BEGIN DATASET CONTENT

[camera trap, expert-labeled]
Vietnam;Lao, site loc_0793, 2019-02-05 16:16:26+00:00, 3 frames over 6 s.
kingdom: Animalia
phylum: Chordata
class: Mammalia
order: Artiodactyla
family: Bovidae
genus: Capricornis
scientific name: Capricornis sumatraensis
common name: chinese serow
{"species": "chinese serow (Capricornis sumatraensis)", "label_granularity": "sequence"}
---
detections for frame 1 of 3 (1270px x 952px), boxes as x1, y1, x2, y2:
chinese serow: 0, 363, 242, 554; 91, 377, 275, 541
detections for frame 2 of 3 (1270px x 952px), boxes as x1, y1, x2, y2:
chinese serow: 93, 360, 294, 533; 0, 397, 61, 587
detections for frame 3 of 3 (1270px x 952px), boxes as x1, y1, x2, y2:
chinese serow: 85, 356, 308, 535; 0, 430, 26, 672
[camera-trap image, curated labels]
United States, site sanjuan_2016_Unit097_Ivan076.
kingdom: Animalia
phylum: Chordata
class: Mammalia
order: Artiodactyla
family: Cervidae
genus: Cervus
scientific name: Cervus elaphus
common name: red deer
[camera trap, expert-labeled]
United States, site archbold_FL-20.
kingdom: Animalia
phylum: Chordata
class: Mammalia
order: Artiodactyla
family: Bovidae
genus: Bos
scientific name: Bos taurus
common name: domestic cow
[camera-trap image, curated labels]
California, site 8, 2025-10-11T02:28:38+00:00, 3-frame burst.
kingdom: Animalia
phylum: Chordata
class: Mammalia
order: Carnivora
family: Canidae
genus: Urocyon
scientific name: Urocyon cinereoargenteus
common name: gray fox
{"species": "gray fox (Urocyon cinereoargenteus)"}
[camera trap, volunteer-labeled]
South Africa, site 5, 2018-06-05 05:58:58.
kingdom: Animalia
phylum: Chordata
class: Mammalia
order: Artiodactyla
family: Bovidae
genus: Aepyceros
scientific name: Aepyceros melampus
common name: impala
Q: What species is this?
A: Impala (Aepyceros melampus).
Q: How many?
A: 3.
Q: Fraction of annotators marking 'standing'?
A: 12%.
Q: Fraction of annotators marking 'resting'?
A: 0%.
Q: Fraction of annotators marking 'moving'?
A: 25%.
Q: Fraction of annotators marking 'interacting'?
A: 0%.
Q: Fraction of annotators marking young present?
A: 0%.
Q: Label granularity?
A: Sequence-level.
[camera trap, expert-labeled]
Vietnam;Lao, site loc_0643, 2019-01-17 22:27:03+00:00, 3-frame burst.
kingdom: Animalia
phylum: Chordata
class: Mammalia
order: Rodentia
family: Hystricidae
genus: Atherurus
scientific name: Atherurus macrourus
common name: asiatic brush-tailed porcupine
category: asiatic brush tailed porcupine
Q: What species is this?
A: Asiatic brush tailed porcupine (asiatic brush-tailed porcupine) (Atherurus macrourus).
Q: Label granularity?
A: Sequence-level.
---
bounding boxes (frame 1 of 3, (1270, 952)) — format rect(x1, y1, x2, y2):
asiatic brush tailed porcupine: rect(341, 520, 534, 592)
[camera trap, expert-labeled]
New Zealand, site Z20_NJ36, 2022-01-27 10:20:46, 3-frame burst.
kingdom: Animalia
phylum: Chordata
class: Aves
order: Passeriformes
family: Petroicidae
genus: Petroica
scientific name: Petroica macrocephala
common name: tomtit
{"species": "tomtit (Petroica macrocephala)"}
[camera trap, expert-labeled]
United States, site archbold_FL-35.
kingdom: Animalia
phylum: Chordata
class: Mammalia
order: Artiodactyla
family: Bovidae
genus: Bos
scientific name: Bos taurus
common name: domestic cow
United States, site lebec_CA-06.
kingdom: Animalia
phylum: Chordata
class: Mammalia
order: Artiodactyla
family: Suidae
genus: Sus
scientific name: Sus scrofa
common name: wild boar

END DATASET CONTENT

TASK ITEM: An exact transcription of the entries is needed, complete to the final line.

REPLY TO THE EXERCISE:
[camera trap, expert-labeled]
Vietnam;Lao, site loc_0793, 2019-02-05 16:16:26+00:00, 3 frames over 6 s.
kingdom: Animalia
phylum: Chordata
class: Mammalia
order: Artiodactyla
family: Bovidae
genus: Capricornis
scientific name: Capricornis sumatraensis
common name: chinese serow
{"species": "chinese serow (Capricornis sumatraensis)", "label_granularity": "sequence"}
---
detections for frame 1 of 3 (1270px x 952px), boxes as x1, y1, x2, y2:
chinese serow: 0, 363, 242, 554; 91, 377, 275, 541
detections for frame 2 of 3 (1270px x 952px), boxes as x1, y1, x2, y2:
chinese serow: 93, 360, 294, 533; 0, 397, 61, 587
detections for frame 3 of 3 (1270px x 952px), boxes as x1, y1, x2, y2:
chinese serow: 85, 356, 308, 535; 0, 430, 26, 672
[camera-trap image, curated labels]
United States, site sanjuan_2016_Unit097_Ivan076.
kingdom: Animalia
phylum: Chordata
class: Mammalia
order: Artiodactyla
family: Cervidae
genus: Cervus
scientific name: Cervus elaphus
common name: red deer
[camera trap, expert-labeled]
United States, site archbold_FL-20.
kingdom: Animalia
phylum: Chordata
class: Mammalia
order: Artiodactyla
family: Bovidae
genus: Bos
scientific name: Bos taurus
common name: domestic cow
[camera-trap image, curated labels]
California, site 8, 2025-10-11T02:28:38+00:00, 3-frame burst.
kingdom: Animalia
phylum: Chordata
class: Mammalia
order: Carnivora
family: Canidae
genus: Urocyon
scientific name: Urocyon cinereoargenteus
common name: gray fox
{"species": "gray fox (Urocyon cinereoargenteus)"}
[camera trap, volunteer-labeled]
South Africa, site 5, 2018-06-05 05:58:58.
kingdom: Animalia
phylum: Chordata
class: Mammalia
order: Artiodactyla
family: Bovidae
genus: Aepyceros
scientific name: Aepyceros melampus
common name: impala
Q: What species is this?
A: Impala (Aepyceros melampus).
Q: How many?
A: 3.
Q: Fraction of annotators marking 'standing'?
A: 12%.
Q: Fraction of annotators marking 'resting'?
A: 0%.
Q: Fraction of annotators marking 'moving'?
A: 25%.
Q: Fraction of annotators marking 'interacting'?
A: 0%.
Q: Fraction of annotators marking young present?
A: 0%.
Q: Label granularity?
A: Sequence-level.
[camera trap, expert-labeled]
Vietnam;Lao, site loc_0643, 2019-01-17 22:27:03+00:00, 3-frame burst.
kingdom: Animalia
phylum: Chordata
class: Mammalia
order: Rodentia
family: Hystricidae
genus: Atherurus
scientific name: Atherurus macrourus
common name: asiatic brush-tailed porcupine
category: asiatic brush tailed porcupine
Q: What species is this?
A: Asiatic brush tailed porcupine (asiatic brush-tailed porcupine) (Atherurus macrourus).
Q: Label granularity?
A: Sequence-level.
---
bounding boxes (frame 1 of 3, (1270, 952)) — format rect(x1, y1, x2, y2):
asiatic brush tailed porcupine: rect(341, 520, 534, 592)
[camera trap, expert-labeled]
New Zealand, site Z20_NJ36, 2022-01-27 10:20:46, 3-frame burst.
kingdom: Animalia
phylum: Chordata
class: Aves
order: Passeriformes
family: Petroicidae
genus: Petroica
scientific name: Petroica macrocephala
common name: tomtit
{"species": "tomtit (Petroica macrocephala)"}
[camera trap, expert-labeled]
United States, site archbold_FL-35.
kingdom: Animalia
phylum: Chordata
class: Mammalia
order: Artiodactyla
family: Bovidae
genus: Bos
scientific name: Bos taurus
common name: domestic cow
United States, site lebec_CA-06.
kingdom: Animalia
phylum: Chordata
class: Mammalia
order: Artiodactyla
family: Suidae
genus: Sus
scientific name: Sus scrofa
common name: wild boar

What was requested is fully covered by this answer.